# Problem details
Filter the material below, keeping only the lines that contain the word "closest", and copy each of those lines.

Records from a spatial question set
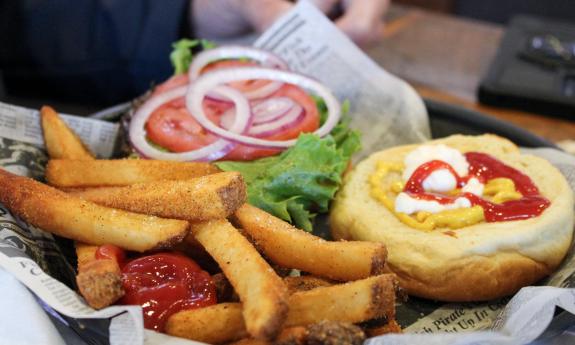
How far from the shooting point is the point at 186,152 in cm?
208

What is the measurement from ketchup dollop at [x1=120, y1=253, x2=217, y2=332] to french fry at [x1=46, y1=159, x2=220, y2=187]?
0.27 m

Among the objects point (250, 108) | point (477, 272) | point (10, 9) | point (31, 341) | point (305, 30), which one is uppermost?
point (10, 9)

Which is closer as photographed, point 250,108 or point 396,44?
point 250,108

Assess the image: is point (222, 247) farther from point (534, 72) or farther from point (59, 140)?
point (534, 72)

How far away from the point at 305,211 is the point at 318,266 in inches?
19.0

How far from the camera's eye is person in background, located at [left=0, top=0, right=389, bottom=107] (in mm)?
3045

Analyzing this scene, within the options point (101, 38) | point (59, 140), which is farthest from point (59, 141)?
point (101, 38)

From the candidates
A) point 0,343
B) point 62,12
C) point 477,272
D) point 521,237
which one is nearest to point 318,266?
point 477,272

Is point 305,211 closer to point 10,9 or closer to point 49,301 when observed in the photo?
point 49,301

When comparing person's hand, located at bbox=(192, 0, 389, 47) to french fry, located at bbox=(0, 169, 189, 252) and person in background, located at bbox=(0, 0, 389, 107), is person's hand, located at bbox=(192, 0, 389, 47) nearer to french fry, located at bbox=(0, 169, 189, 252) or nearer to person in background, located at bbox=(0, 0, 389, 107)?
person in background, located at bbox=(0, 0, 389, 107)

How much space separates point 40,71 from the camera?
317 centimetres

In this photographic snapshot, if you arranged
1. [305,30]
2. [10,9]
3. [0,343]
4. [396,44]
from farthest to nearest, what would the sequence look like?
[396,44], [10,9], [305,30], [0,343]

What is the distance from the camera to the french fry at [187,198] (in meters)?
1.46

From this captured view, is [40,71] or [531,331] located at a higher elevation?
[40,71]
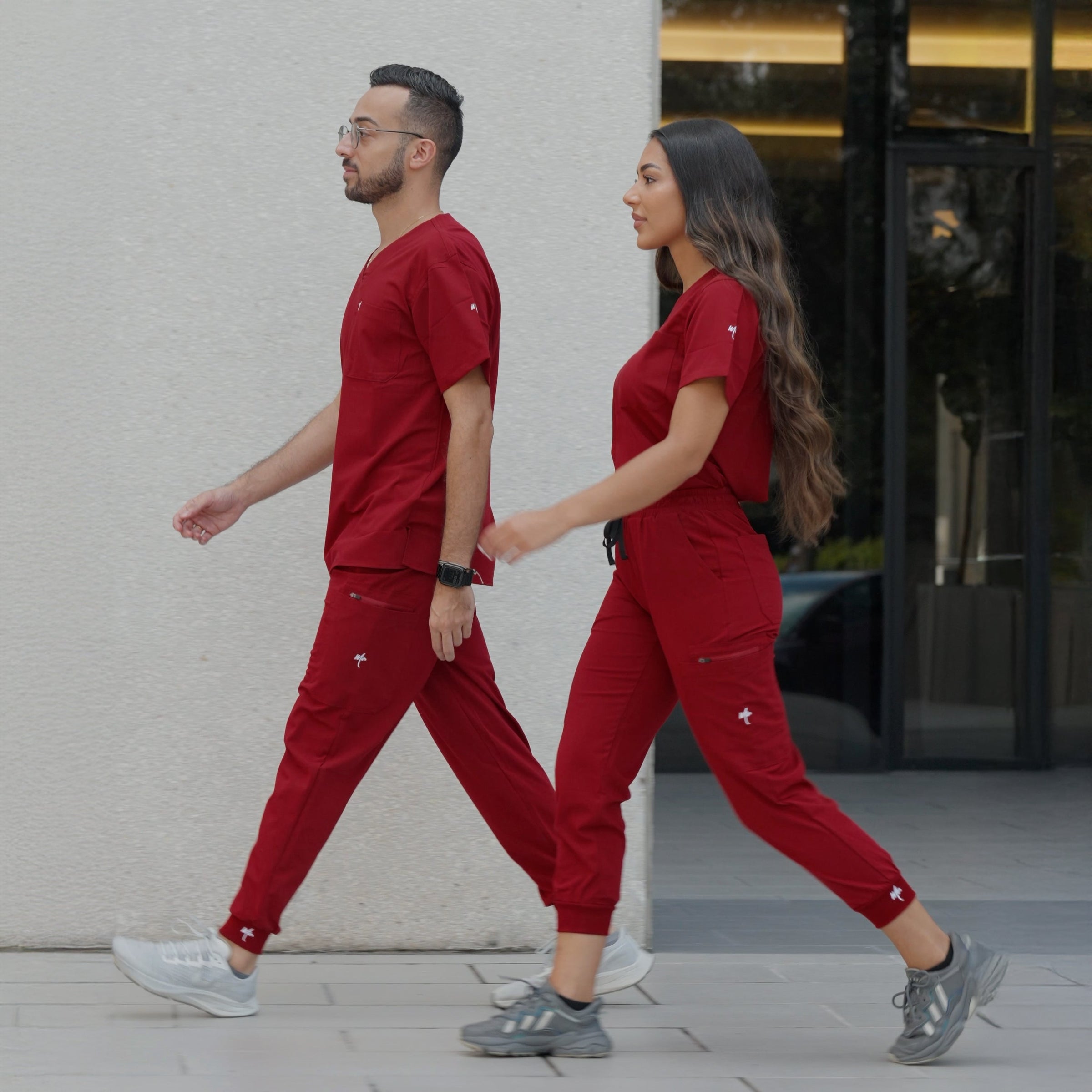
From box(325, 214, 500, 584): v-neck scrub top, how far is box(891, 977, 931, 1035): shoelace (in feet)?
4.05

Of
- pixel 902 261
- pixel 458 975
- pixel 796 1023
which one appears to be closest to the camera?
pixel 796 1023

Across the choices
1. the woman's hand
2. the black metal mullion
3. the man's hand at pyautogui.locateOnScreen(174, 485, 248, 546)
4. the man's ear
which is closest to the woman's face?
the man's ear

# Full solution
which one appears to be closest to the camera?
which is closest to the woman's face?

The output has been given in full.